So, as I mentioned the other day, I got on Facebook, and tyranist made fun of me immediately. I guess I deserve that, because I do tend to jump into these these head-first (selling on eBay--I spent a thousand dollars on stuff to resell the first month; World of Warcraft--I played a hundred hours the first week; religious cults--I killed five non-believers the first two days; gay porn . . . well, you get the picture).
And yeah, the darn thing is super habit-forming. First it was just filling in the slots of what I am a fan of. Merrill also mocked me, that I'd wake up at five in the morning, remembering I'd forgotten to list some book I like ("Oh no, what if someone reads my profile and doesn't see Men Are From Venus, Mars Needs Women on there and thinks that I'm a tool..."), and have to put it on there before I could go back to sleep.
Next it was adding friends and searching for people I had crushes on back when I was alive. After adding a friend, they can type in what they're currently doing, and you can hit a refresh button to see if anything's changed with anyone. And yeah, that's not a humongous time-waster.
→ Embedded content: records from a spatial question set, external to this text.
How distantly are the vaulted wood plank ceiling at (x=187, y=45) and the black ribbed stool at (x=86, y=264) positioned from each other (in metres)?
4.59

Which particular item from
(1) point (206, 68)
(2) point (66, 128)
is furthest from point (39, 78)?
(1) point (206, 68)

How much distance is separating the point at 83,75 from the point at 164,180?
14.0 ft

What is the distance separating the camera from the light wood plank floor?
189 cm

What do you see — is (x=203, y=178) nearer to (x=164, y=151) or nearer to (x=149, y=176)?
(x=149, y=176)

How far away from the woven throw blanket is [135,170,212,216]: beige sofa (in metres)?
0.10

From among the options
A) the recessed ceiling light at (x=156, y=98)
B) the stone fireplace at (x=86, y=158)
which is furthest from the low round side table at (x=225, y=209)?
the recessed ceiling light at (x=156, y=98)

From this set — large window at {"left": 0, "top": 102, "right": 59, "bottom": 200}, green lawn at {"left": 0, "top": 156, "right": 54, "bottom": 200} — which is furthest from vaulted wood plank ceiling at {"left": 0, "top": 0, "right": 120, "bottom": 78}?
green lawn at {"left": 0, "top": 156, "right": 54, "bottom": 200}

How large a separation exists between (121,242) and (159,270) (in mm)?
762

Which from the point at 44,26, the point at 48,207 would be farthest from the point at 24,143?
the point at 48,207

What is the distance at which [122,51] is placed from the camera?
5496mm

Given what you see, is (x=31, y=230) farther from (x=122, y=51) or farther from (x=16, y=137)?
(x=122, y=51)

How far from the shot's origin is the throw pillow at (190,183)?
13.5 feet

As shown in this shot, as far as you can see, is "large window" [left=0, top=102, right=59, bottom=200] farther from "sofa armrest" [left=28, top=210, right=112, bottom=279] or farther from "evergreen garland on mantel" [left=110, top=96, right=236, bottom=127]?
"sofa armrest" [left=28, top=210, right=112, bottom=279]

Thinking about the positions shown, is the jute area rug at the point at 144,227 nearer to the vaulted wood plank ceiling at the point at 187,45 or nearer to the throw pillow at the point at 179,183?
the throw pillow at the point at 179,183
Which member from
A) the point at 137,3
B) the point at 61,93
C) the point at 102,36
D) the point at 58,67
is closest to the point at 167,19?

Then it's sticking photos up. Back in the day (which, I guess was January and before), I was hesitant to ever stick a picture of me on my blog or my other websites, just in case people started sending me invitations to the Steve Buscemi Lookalike Society (Burn Victims Branch). But once I'd stuck up one picture, I couldn't stop. I put up five, then ten, then thirty, then I started downloading random pictures of celebrities and photoshopped myself into them. The madness never ends.
Now there are games you can play with other users, or by yourself, or sending virtual Star Wars figures to people, or taking little quizzes with five questions that you can't get right because one of the answers is written wrong, and before you know it, life has passed you by.
Ho hum.
But there is a silver lining, though. I got an email today from a friend of mine that I guess I would have categorised as an ex-friend of mine, or merely an acquaintance, and he was lamenting the fact that we didn't stay in touch, but now, thanks to Facebook, he knows how to contact me and what I'm up to. He wrote a long, way-too-early-in-the-morning email, and I realised something:
This guy didn't stop being my friend because I was just a tag-along who wasn't worthy of him . . . we stopped socialising because of that nasty little thing called life.
Hearing from him made me feel really good. You can never have too many friends.* And I gotta say, even though I've wasted pretty much all of my youth (but what else is new?) . . . I don't regret joining Facebook at all.
How's that for a silver lining, be-otch?
Rish "Social Butterfly/Distortion" Outfield
*Dude, that reminds me of my October Scary Story Event tale of 2007. It was about a loser guy who moves away from Los Angeles to his crappy little hometown and gets a job at the run-down movie theater on Main Street. His uncle has spent all of his savings on renovating the place and offered him the job of ticket-taker. Later, when business amazingly/mysteriously begins to pick up, the uncle hires the prettiest girl you ever did see to be the new ticket-taker, while our main character is relegated to selling popcorn and watered-down soft drinks.
Well, naturally, our main guy is attracted to the pretty new girl, so he tries to chum up to her. She brushes him off, and he says, "I'm just trying to be friendly," to which she says, "I've got enough friends, thanks." Before he sulks back to his little butter-and-salt-smelling cubbyhole, he mutters, "NO ONE has enough friends."
Well, that damn story was meant to be about fifteen pages long, but after reaching twenty or so, and still not getting to the Horror-part, I abandoned it. As I so often do.
But typing this and hearing from Brian makes me want to dust off that old story and write it through to the end. Thanks, dude.